CHRONIQUE / Le projet de loi sur l’élargissement de l’aide médicale à mourir n’a toujours pas été présenté à l’Assemblée nationale. Le ministre Christian Dubé assure ces jours-ci que cela sera fait incessamment. Il pense même qu’il pourrait être adopté d’ici la fin de la session parlementaire, le 10 juin.
Cet élargissement a beau recueillir un fort appui dans la population, faire l’objet d’un consensus au parlement, être nécessaire pour compléter la loi actuelle, il faut absolument dire une chose aujourd’hui : pas de précipitation! On ne doit pas expédier une telle affaire en deux temps trois mouvements.
Au mieux, à l’heure actuelle, le ministre Dubé ne pourra présenter son projet de loi que le 25 mai (l’Assemblée nationale ne siège pas ces jours-ci). Or, combien de jours de travaux parlementaires restera-t-il à ce moment-là? Dix, pas plus (en comptant la date du 25).
C’est vrai que tout est possible en parlementarisme quand les élus le veulent, mais il ne faut pas exagérer. Ce projet de loi, personne ne l’a encore vu.
On sait ce qu’il doit contenir, mais, après, il faudra analyser son libellé, éplucher ses différents articles. Dix jours, c’est court au regard du temps généralement requis pour passer à travers le processus d’étude d’un projet de loi.
Pour mémoire, la commission « transpartisane» sur l’évolution de la Loi concernant les soins de fin de vie a proposé en décembre de permettre aux personnes atteintes de maladies neurocognitives dégénératives, comme la maladie d’Alzheimer, de présenter une «demande anticipée» d’aide médicale à mourir. C’est cet objectif que l’on retrouvera dans l’attendu projet de loi de Christian Dubé.
Moins que « minuit moins une»
Le 10 juin, ce sera non seulement la fin de la présente session parlementaire, mais celle de l’actuelle législature. Des élections générales se dérouleront d’ici à ce que de nouveaux députés et ceux réélus reviennent siéger.
Tout ça, c’est du temps qui s’écoulera, c’est vrai. Mais rien n’empêchera de reprendre le projet de loi à l’étape où il aura été laissé et faire en sorte qu’il soit adopté quelque part l’automne prochain.
C’est ce qui s’était produit avec l’actuelle loi sur l’aide médicale à mourir. En 2014, en déclenchant des élections générales prématurément, le gouvernement de Pauline Marois n’avait pas mené le projet jusqu’au bout. Le gouvernement de Philippe Couillard l’avait cependant fait rapidement adopter après son arrivée au pouvoir.

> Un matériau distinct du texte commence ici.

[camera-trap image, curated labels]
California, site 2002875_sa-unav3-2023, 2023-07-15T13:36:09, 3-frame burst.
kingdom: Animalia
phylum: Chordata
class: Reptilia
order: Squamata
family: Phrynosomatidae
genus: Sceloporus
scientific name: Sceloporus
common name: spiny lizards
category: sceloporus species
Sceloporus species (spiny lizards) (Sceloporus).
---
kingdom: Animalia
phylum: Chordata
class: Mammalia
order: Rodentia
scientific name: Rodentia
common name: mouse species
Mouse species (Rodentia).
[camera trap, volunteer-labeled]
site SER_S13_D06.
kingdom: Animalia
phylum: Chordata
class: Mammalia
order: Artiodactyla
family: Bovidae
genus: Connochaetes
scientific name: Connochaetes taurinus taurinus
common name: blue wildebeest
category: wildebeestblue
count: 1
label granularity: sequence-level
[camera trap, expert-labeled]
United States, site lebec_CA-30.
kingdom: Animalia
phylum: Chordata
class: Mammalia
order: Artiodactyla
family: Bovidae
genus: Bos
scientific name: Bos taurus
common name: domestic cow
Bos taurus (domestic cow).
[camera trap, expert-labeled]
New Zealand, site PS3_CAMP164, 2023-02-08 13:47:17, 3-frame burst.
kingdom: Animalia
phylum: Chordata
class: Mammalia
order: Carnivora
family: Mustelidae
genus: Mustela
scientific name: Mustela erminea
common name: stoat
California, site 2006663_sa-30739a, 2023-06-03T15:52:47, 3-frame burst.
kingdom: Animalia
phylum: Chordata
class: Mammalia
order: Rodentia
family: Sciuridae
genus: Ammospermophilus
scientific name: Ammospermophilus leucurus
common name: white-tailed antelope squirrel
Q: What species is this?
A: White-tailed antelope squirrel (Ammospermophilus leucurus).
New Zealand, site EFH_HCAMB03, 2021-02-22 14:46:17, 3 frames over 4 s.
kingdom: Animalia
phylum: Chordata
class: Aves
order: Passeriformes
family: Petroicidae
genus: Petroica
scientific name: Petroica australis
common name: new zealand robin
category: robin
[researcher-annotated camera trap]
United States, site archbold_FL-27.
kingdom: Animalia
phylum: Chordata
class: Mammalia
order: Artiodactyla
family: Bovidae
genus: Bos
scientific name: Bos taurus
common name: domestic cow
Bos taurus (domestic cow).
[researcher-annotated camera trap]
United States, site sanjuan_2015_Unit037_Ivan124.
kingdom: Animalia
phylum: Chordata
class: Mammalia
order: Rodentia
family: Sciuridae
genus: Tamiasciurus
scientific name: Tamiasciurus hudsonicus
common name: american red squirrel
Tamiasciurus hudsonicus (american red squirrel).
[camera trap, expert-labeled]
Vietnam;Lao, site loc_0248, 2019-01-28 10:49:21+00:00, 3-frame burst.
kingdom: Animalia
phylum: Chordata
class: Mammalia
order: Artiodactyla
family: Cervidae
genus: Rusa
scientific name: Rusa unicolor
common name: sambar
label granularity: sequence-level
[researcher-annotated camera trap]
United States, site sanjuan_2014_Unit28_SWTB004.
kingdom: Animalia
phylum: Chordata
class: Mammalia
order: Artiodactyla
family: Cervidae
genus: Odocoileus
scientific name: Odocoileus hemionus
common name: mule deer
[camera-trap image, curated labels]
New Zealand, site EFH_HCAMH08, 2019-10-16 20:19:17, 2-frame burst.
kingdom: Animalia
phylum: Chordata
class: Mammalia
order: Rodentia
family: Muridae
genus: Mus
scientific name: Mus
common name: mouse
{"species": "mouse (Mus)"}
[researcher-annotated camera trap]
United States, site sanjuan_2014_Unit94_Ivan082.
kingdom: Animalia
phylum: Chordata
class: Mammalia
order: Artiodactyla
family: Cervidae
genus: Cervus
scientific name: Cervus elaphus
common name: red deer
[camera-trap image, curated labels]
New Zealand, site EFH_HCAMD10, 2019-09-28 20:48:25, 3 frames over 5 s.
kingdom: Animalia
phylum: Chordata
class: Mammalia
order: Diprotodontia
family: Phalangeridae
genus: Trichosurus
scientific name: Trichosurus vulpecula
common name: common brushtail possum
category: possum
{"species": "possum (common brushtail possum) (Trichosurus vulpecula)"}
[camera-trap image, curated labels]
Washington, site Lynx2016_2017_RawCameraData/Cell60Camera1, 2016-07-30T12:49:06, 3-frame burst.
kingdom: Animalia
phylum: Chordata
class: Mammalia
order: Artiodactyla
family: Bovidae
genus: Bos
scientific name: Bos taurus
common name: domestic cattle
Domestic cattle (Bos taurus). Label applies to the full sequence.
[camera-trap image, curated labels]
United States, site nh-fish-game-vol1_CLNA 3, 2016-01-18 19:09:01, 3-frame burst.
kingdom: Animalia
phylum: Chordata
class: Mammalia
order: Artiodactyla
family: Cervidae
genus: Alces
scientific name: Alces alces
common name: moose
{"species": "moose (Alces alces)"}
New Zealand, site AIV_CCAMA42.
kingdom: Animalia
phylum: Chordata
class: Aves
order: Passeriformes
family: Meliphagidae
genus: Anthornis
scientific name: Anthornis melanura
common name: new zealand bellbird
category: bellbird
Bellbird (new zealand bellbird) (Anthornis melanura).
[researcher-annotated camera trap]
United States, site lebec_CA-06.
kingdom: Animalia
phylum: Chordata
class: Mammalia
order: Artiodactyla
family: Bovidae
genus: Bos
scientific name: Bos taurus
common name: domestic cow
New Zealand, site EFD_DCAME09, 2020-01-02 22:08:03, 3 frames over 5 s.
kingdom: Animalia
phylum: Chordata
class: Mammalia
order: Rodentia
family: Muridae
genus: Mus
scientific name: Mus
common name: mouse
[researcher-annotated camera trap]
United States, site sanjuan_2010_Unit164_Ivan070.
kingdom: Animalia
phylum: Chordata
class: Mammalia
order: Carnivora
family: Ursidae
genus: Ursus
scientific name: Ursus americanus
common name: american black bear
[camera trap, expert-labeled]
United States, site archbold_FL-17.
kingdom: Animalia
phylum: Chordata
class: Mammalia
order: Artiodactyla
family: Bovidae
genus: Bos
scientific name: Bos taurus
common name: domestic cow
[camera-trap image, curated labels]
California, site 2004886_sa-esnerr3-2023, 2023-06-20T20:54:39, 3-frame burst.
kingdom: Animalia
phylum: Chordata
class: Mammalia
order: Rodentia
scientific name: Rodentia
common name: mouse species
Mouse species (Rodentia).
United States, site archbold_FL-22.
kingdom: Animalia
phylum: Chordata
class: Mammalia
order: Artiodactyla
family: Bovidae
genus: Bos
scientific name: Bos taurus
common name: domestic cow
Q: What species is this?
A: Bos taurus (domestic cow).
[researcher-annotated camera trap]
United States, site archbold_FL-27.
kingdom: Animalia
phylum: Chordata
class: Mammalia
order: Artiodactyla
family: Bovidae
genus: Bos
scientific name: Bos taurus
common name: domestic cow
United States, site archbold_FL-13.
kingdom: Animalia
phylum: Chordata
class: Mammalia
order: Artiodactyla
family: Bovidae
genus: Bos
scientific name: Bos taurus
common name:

Au début du mois, les partis d’opposition ont pressé le gouvernement Legault de présenter son projet de loi sur l’élargissement de l’aide médicale à mourir. À ce moment-là, la péquiste Véronique Hivon notait qu’« on peut y arriver, mais qu’il est vraiment minuit moins une». Or, c’était le 5 mai qu’elle disait cela.
Et l’on sait maintenant que cette proposition législative ne pourra être présentée, répétons-le, avant le 25 mai. Ce sont bien des jours perdus.
Le ministre Dubé a beau dire et redire ces jours-ci qu’il présentera son projet de loi sous peu et que celui-ci pourrait être adopté avant la fin de la législature, il n’en demeure pas moins qu’il arrivera très tard.
Il faut faire confiance aux députés, certes. Ils n’adopteront pas un projet de loi s’ils n’ont pas le temps de l’éplucher convenablement. Mais il est important qu’ils ne sentent pas de pression pour le faire. L’automne prochain n’est pas si loin.
Le sujet est beaucoup trop important pour précipiter quoi que ce soit.